The point isn't about limiting to the top 5. The point is that once you get to the things Rust prevents and Zig doesn't, there are quite a few more things that neither prevents, so it's just silly to draw a a particular sharp line between Rust and Zig because they perform exactly the same (in terms of sound guarantees; we're ignoring any softer effects) for most top weaknesses.
Even if you think that difference is so important that it justifies downsides that Rust may have in comparison, you still have to admit that Zig is much, much closer to Rust than to C by that measure.
And this "closer" matters because Rust's memory safety is also not absolute, and Rust proponents must accept that the cost of memory safety is an important factor, too, and sometimes not worth it, or else Rust wouldn't have been invented in the first place. After all, languages that are as memory-safe as Rust and more were more popular than Rust will ever be before it was even invented.
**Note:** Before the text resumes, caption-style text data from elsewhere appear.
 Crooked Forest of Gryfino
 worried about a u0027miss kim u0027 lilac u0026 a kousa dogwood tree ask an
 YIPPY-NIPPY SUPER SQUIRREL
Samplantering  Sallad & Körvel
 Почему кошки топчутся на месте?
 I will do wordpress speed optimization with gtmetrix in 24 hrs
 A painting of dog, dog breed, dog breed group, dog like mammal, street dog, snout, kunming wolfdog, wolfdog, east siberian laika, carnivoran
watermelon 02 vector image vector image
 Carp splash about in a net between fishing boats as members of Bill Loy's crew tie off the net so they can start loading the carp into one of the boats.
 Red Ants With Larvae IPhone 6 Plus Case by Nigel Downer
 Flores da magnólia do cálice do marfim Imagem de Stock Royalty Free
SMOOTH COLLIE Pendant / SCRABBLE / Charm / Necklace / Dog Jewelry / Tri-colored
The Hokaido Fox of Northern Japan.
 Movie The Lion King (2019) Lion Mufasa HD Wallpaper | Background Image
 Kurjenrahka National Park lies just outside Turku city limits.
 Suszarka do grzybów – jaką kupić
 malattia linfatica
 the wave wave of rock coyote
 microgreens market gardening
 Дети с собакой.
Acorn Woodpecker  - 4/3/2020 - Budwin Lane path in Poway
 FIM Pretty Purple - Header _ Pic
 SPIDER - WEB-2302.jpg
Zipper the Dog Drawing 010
So Rust proponents must accept that eliminating dangerous vulnerabilities is good (unlike C), that productivity and cost do matter (unlike ATS), and that non-absolute memory safety is acceptable. And Zig satisfies all of these points, too.
The reason it's hard to find an objective metric to draw the line between Rust and Zig is because they're actually quite close to each other, at least on this front of trying to find a useful compromise between productivity and guarantees.
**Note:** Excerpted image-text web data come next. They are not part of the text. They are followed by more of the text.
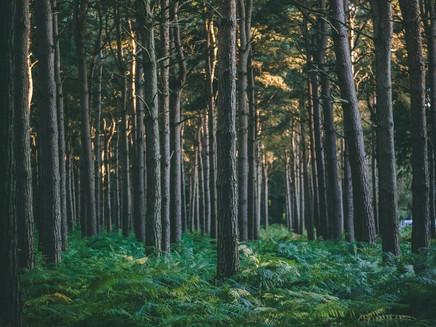 Fazendas do País de Gales podem virar florestas até 2030 por Brexit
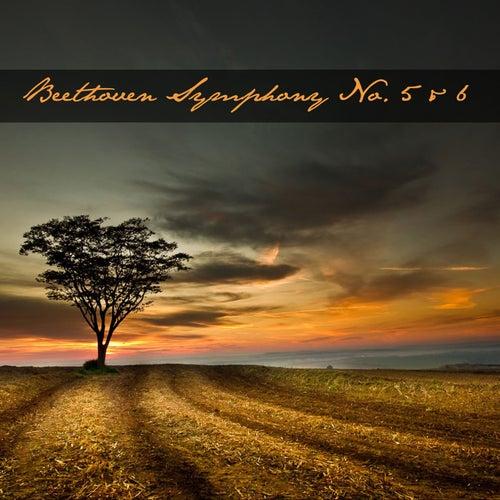 Beethoven Symphony No. 5 & 6 von Boston Symphony Orchestra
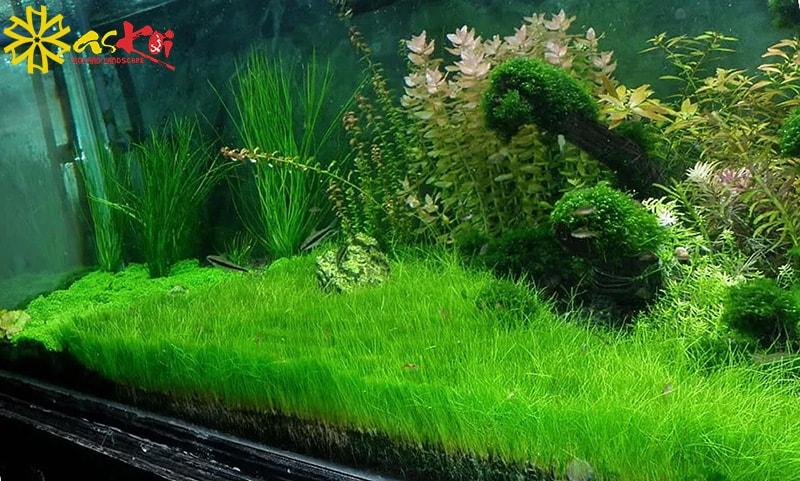 Cây cỏ năng trong bể cá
> Lastly, filtering on CVEs has a high selection bias: just because security researchers go for the easy vulnerabilities first doesn't mean that the harder ones can be ignored.
Sure, but then you might as well also consider softer effects. For example, maybe a language that's easier to review because it's more explicit, or a language that's faster to compile and is easier to test wins.
And I agree that we should consider all these, but then we start seeing why correctness is such a complicated topic, and we could speculate just as easily that it is Zig that "clearly" wins.
Anyway, it's perfectly fine for people to prefer Rust because they like it. But the attempt to find objective reasons for this preference is not based on any truly objective foundations, and just looks like some desperate rationalisation.
And BTW,
> relevant to applications that would typically be written in C/C++/Rust/Zig
If you think that Rust and Zig are designed to target the exact same domains, then some of the "softer" aspects I mentioned could play even a larger role. I mean, the portion of software written in low level languages has been declining steadily for a long time with no sign of a change in the trend. To me it seems that Zig has internalised the narrower and more focused and role of low-level languages today compared to what C++ imagined it would be in the eighties.